In der Anstalt Stadtfeld scheint im Vergleich mit anderen Anstalten die Zahl der Wachsäle sehr hoch zu sein; das beruht auf der Einrichtung der sogenannten Privatanstalten. Im Jahre 1849 schon wurde zur Entlastung der stets überfüllten Anstalt, auf Veranlassung der Provinz eine Reihe von Privatanstalten ins Leben gerufen, deren Zahl später auf neun stieg. Heute haben wir noch sechs solcher Anstalten mit ungefähr 280 Betten. Nach Bedarf werden chronische Kranke, die nicht mehr einer besonderen Behandlung bedürfen und sich hier nicht beschäftigen, in diese Anstalten überwiesen, damit sie dort in den meist ländlichen freieren Betrieben der kleinen Anstalten oft selbst zur Arbeit sich entschließen oder sich leichter dazu heranziehen lassen. Falls sich eine Veränderung in dem Zustand der Kranken bemerkbar macht, werden diese wieder in die Hauptanstalt zurückverlegt. So kommt es vor, daß ein Teil der ruhigen Kranken aus der Anstalt herausgezogen ist und die unruhigen Elemente bei weitem mehr als anderswo überwiegen.
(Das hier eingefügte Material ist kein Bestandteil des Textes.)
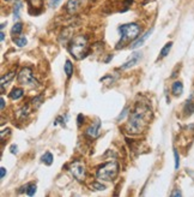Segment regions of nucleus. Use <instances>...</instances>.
I'll return each mask as SVG.
<instances>
[{
  "instance_id": "13",
  "label": "nucleus",
  "mask_w": 194,
  "mask_h": 197,
  "mask_svg": "<svg viewBox=\"0 0 194 197\" xmlns=\"http://www.w3.org/2000/svg\"><path fill=\"white\" fill-rule=\"evenodd\" d=\"M64 70H65V73H66V76L68 77V78L72 76V73H73V65H72L71 60H66L65 66H64Z\"/></svg>"
},
{
  "instance_id": "5",
  "label": "nucleus",
  "mask_w": 194,
  "mask_h": 197,
  "mask_svg": "<svg viewBox=\"0 0 194 197\" xmlns=\"http://www.w3.org/2000/svg\"><path fill=\"white\" fill-rule=\"evenodd\" d=\"M70 172H71V174L73 175V178L75 180H78V182H84L85 180L86 168L83 161H80V160L73 161L72 164L70 165Z\"/></svg>"
},
{
  "instance_id": "26",
  "label": "nucleus",
  "mask_w": 194,
  "mask_h": 197,
  "mask_svg": "<svg viewBox=\"0 0 194 197\" xmlns=\"http://www.w3.org/2000/svg\"><path fill=\"white\" fill-rule=\"evenodd\" d=\"M83 121H84V117H83V114H79V115H78V119H77L78 125H82V124H83Z\"/></svg>"
},
{
  "instance_id": "31",
  "label": "nucleus",
  "mask_w": 194,
  "mask_h": 197,
  "mask_svg": "<svg viewBox=\"0 0 194 197\" xmlns=\"http://www.w3.org/2000/svg\"><path fill=\"white\" fill-rule=\"evenodd\" d=\"M0 40H1V41H4V40H5V34L2 33V31H1V34H0Z\"/></svg>"
},
{
  "instance_id": "11",
  "label": "nucleus",
  "mask_w": 194,
  "mask_h": 197,
  "mask_svg": "<svg viewBox=\"0 0 194 197\" xmlns=\"http://www.w3.org/2000/svg\"><path fill=\"white\" fill-rule=\"evenodd\" d=\"M172 94H174L175 96H179V95H181V94H182V91H183L182 82H180V81L175 82V83L172 84Z\"/></svg>"
},
{
  "instance_id": "3",
  "label": "nucleus",
  "mask_w": 194,
  "mask_h": 197,
  "mask_svg": "<svg viewBox=\"0 0 194 197\" xmlns=\"http://www.w3.org/2000/svg\"><path fill=\"white\" fill-rule=\"evenodd\" d=\"M119 174V164L115 160L108 161L101 167L97 168L96 177L99 180H106V182H111L113 179L116 178Z\"/></svg>"
},
{
  "instance_id": "33",
  "label": "nucleus",
  "mask_w": 194,
  "mask_h": 197,
  "mask_svg": "<svg viewBox=\"0 0 194 197\" xmlns=\"http://www.w3.org/2000/svg\"><path fill=\"white\" fill-rule=\"evenodd\" d=\"M7 1H9V0H7Z\"/></svg>"
},
{
  "instance_id": "1",
  "label": "nucleus",
  "mask_w": 194,
  "mask_h": 197,
  "mask_svg": "<svg viewBox=\"0 0 194 197\" xmlns=\"http://www.w3.org/2000/svg\"><path fill=\"white\" fill-rule=\"evenodd\" d=\"M152 112L144 103H137L132 113H129L128 123L126 125V131L129 135H138L144 132V130L150 124Z\"/></svg>"
},
{
  "instance_id": "6",
  "label": "nucleus",
  "mask_w": 194,
  "mask_h": 197,
  "mask_svg": "<svg viewBox=\"0 0 194 197\" xmlns=\"http://www.w3.org/2000/svg\"><path fill=\"white\" fill-rule=\"evenodd\" d=\"M18 82L22 83V84H26V86H31V87H35L37 86V81L35 79V77L32 76L31 70L29 67H24L22 69L21 72L18 73Z\"/></svg>"
},
{
  "instance_id": "25",
  "label": "nucleus",
  "mask_w": 194,
  "mask_h": 197,
  "mask_svg": "<svg viewBox=\"0 0 194 197\" xmlns=\"http://www.w3.org/2000/svg\"><path fill=\"white\" fill-rule=\"evenodd\" d=\"M127 112H128V108L126 107V108L123 110V112H122V113H121V114H120V115H119V117H118V120H122V119L125 118V115L127 114Z\"/></svg>"
},
{
  "instance_id": "20",
  "label": "nucleus",
  "mask_w": 194,
  "mask_h": 197,
  "mask_svg": "<svg viewBox=\"0 0 194 197\" xmlns=\"http://www.w3.org/2000/svg\"><path fill=\"white\" fill-rule=\"evenodd\" d=\"M13 42L17 44L18 47H24L26 44V39L23 36V37H13Z\"/></svg>"
},
{
  "instance_id": "21",
  "label": "nucleus",
  "mask_w": 194,
  "mask_h": 197,
  "mask_svg": "<svg viewBox=\"0 0 194 197\" xmlns=\"http://www.w3.org/2000/svg\"><path fill=\"white\" fill-rule=\"evenodd\" d=\"M90 187L92 189V190H96V191H103V190H106V186L102 185L101 183H98V182H94Z\"/></svg>"
},
{
  "instance_id": "28",
  "label": "nucleus",
  "mask_w": 194,
  "mask_h": 197,
  "mask_svg": "<svg viewBox=\"0 0 194 197\" xmlns=\"http://www.w3.org/2000/svg\"><path fill=\"white\" fill-rule=\"evenodd\" d=\"M5 173H6L5 167H1V168H0V177H1V178H4V177H5Z\"/></svg>"
},
{
  "instance_id": "29",
  "label": "nucleus",
  "mask_w": 194,
  "mask_h": 197,
  "mask_svg": "<svg viewBox=\"0 0 194 197\" xmlns=\"http://www.w3.org/2000/svg\"><path fill=\"white\" fill-rule=\"evenodd\" d=\"M172 196H181V191L180 190H175L174 192H172Z\"/></svg>"
},
{
  "instance_id": "30",
  "label": "nucleus",
  "mask_w": 194,
  "mask_h": 197,
  "mask_svg": "<svg viewBox=\"0 0 194 197\" xmlns=\"http://www.w3.org/2000/svg\"><path fill=\"white\" fill-rule=\"evenodd\" d=\"M0 103H1V105H0V108H1V110H4V108H5V100H4L2 98H0Z\"/></svg>"
},
{
  "instance_id": "4",
  "label": "nucleus",
  "mask_w": 194,
  "mask_h": 197,
  "mask_svg": "<svg viewBox=\"0 0 194 197\" xmlns=\"http://www.w3.org/2000/svg\"><path fill=\"white\" fill-rule=\"evenodd\" d=\"M119 31L121 33V40L118 44V48L120 47V44H123L125 42L134 41L140 34V27L137 23H128L121 25L119 28Z\"/></svg>"
},
{
  "instance_id": "16",
  "label": "nucleus",
  "mask_w": 194,
  "mask_h": 197,
  "mask_svg": "<svg viewBox=\"0 0 194 197\" xmlns=\"http://www.w3.org/2000/svg\"><path fill=\"white\" fill-rule=\"evenodd\" d=\"M172 47V42H168V44H164V47H163V48L161 49L160 57H161V58H164V57H167V55L169 54V52H170Z\"/></svg>"
},
{
  "instance_id": "32",
  "label": "nucleus",
  "mask_w": 194,
  "mask_h": 197,
  "mask_svg": "<svg viewBox=\"0 0 194 197\" xmlns=\"http://www.w3.org/2000/svg\"><path fill=\"white\" fill-rule=\"evenodd\" d=\"M111 58H113V55H109V57H108L107 59H106V63H108V61H109V60H110Z\"/></svg>"
},
{
  "instance_id": "15",
  "label": "nucleus",
  "mask_w": 194,
  "mask_h": 197,
  "mask_svg": "<svg viewBox=\"0 0 194 197\" xmlns=\"http://www.w3.org/2000/svg\"><path fill=\"white\" fill-rule=\"evenodd\" d=\"M21 9H22V2L18 0V1L14 4V9H13V19H14V21L19 19V17H21V15H19Z\"/></svg>"
},
{
  "instance_id": "24",
  "label": "nucleus",
  "mask_w": 194,
  "mask_h": 197,
  "mask_svg": "<svg viewBox=\"0 0 194 197\" xmlns=\"http://www.w3.org/2000/svg\"><path fill=\"white\" fill-rule=\"evenodd\" d=\"M61 1H63V0H51V1H49V6L54 9V7H56Z\"/></svg>"
},
{
  "instance_id": "9",
  "label": "nucleus",
  "mask_w": 194,
  "mask_h": 197,
  "mask_svg": "<svg viewBox=\"0 0 194 197\" xmlns=\"http://www.w3.org/2000/svg\"><path fill=\"white\" fill-rule=\"evenodd\" d=\"M152 31H153V29L151 28L150 30H148V31L144 34V35H143V36H141L140 39H138L137 41H134V42H133V44L131 46V49H137V48L141 47L143 44H145V41H146V40L149 39V36H150L151 34H152Z\"/></svg>"
},
{
  "instance_id": "2",
  "label": "nucleus",
  "mask_w": 194,
  "mask_h": 197,
  "mask_svg": "<svg viewBox=\"0 0 194 197\" xmlns=\"http://www.w3.org/2000/svg\"><path fill=\"white\" fill-rule=\"evenodd\" d=\"M70 53L75 57L77 60H80L85 58L89 52V46H87V39L84 35H78L71 41L68 46Z\"/></svg>"
},
{
  "instance_id": "10",
  "label": "nucleus",
  "mask_w": 194,
  "mask_h": 197,
  "mask_svg": "<svg viewBox=\"0 0 194 197\" xmlns=\"http://www.w3.org/2000/svg\"><path fill=\"white\" fill-rule=\"evenodd\" d=\"M140 59H141V54H140V53H134L128 61H126L123 65L121 66V69H122V70H126V69H129V67H132V66L137 65V64L139 63Z\"/></svg>"
},
{
  "instance_id": "18",
  "label": "nucleus",
  "mask_w": 194,
  "mask_h": 197,
  "mask_svg": "<svg viewBox=\"0 0 194 197\" xmlns=\"http://www.w3.org/2000/svg\"><path fill=\"white\" fill-rule=\"evenodd\" d=\"M13 76H14V72H9L7 75L1 77V87H5V84L9 83L11 79L13 78Z\"/></svg>"
},
{
  "instance_id": "19",
  "label": "nucleus",
  "mask_w": 194,
  "mask_h": 197,
  "mask_svg": "<svg viewBox=\"0 0 194 197\" xmlns=\"http://www.w3.org/2000/svg\"><path fill=\"white\" fill-rule=\"evenodd\" d=\"M22 30H23V24H22V23H16V24L12 27V29H11V33L18 35V34L22 33Z\"/></svg>"
},
{
  "instance_id": "23",
  "label": "nucleus",
  "mask_w": 194,
  "mask_h": 197,
  "mask_svg": "<svg viewBox=\"0 0 194 197\" xmlns=\"http://www.w3.org/2000/svg\"><path fill=\"white\" fill-rule=\"evenodd\" d=\"M174 156H175V170H177L180 166V157H179V153L176 149H174Z\"/></svg>"
},
{
  "instance_id": "8",
  "label": "nucleus",
  "mask_w": 194,
  "mask_h": 197,
  "mask_svg": "<svg viewBox=\"0 0 194 197\" xmlns=\"http://www.w3.org/2000/svg\"><path fill=\"white\" fill-rule=\"evenodd\" d=\"M82 2H83V0H68V2L66 5V10H67L68 13L73 15V13H75L79 10Z\"/></svg>"
},
{
  "instance_id": "17",
  "label": "nucleus",
  "mask_w": 194,
  "mask_h": 197,
  "mask_svg": "<svg viewBox=\"0 0 194 197\" xmlns=\"http://www.w3.org/2000/svg\"><path fill=\"white\" fill-rule=\"evenodd\" d=\"M41 161L46 165H52V162H53V155H52V153H49V152L44 153V155L41 157Z\"/></svg>"
},
{
  "instance_id": "7",
  "label": "nucleus",
  "mask_w": 194,
  "mask_h": 197,
  "mask_svg": "<svg viewBox=\"0 0 194 197\" xmlns=\"http://www.w3.org/2000/svg\"><path fill=\"white\" fill-rule=\"evenodd\" d=\"M99 128H101V123L97 120L96 123H94L92 125H90V126L86 129L85 136L89 137V138H91V140L98 137V136H99Z\"/></svg>"
},
{
  "instance_id": "14",
  "label": "nucleus",
  "mask_w": 194,
  "mask_h": 197,
  "mask_svg": "<svg viewBox=\"0 0 194 197\" xmlns=\"http://www.w3.org/2000/svg\"><path fill=\"white\" fill-rule=\"evenodd\" d=\"M193 112H194V103L192 102V100L189 98V100H187V102L184 105V113L187 115H191V114H193Z\"/></svg>"
},
{
  "instance_id": "12",
  "label": "nucleus",
  "mask_w": 194,
  "mask_h": 197,
  "mask_svg": "<svg viewBox=\"0 0 194 197\" xmlns=\"http://www.w3.org/2000/svg\"><path fill=\"white\" fill-rule=\"evenodd\" d=\"M23 94H24V91H23L22 88H13V89L11 90L9 96H10L12 100H19V98L23 96Z\"/></svg>"
},
{
  "instance_id": "27",
  "label": "nucleus",
  "mask_w": 194,
  "mask_h": 197,
  "mask_svg": "<svg viewBox=\"0 0 194 197\" xmlns=\"http://www.w3.org/2000/svg\"><path fill=\"white\" fill-rule=\"evenodd\" d=\"M10 150H11V153L16 154L17 153V150H18V147H17L16 144H12V145H11V148H10Z\"/></svg>"
},
{
  "instance_id": "22",
  "label": "nucleus",
  "mask_w": 194,
  "mask_h": 197,
  "mask_svg": "<svg viewBox=\"0 0 194 197\" xmlns=\"http://www.w3.org/2000/svg\"><path fill=\"white\" fill-rule=\"evenodd\" d=\"M35 192H36V185L35 184H30V185L26 186V195L28 196L35 195Z\"/></svg>"
}]
</instances>
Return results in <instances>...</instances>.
Neben der Krankenpflege ist in der Anstalt von jeher wissenschaftlich gearbeitet worden. Es würde im Rahmen dieser kleinen Schrift zu weit führen, alle Veröffentlichungen, die im Laufe der Jahre aus der Anstalt hinausgegangen sind, anzuführen. Um die wissenschaftliche Forschung weiter zu fördern, hat die Verwaltung nach dem Kriege neue Laboratorien eingerichtet, eine neuzeitliche Röntgeneinrichtung und viele andere elektrische Heilgeräte beschafft. Dank des Verständnisses, das die Behörde den ärztlichen Wünschen entgegengebracht hat, ist die Anstalt in jeder Beziehung wie ein modernes Krankenhaus eingerichtet.
Im Jahre 1914 wurde die Bezeichnung „Provinzial-Irren-Heil-und Pflegeanstalt“ verändert in „Provinzial- Heil- und Pflegeanstalt“. Einzelnen Kranken und Angehörigen ist damit ein Wunsch erfüllt, da sie an der Bezeichnung „Irrenanstalt“ Anstoß nahmen. Neuerdings wird die Bezeichnung nochmals in „Landesheilanstalt“ umgeändert.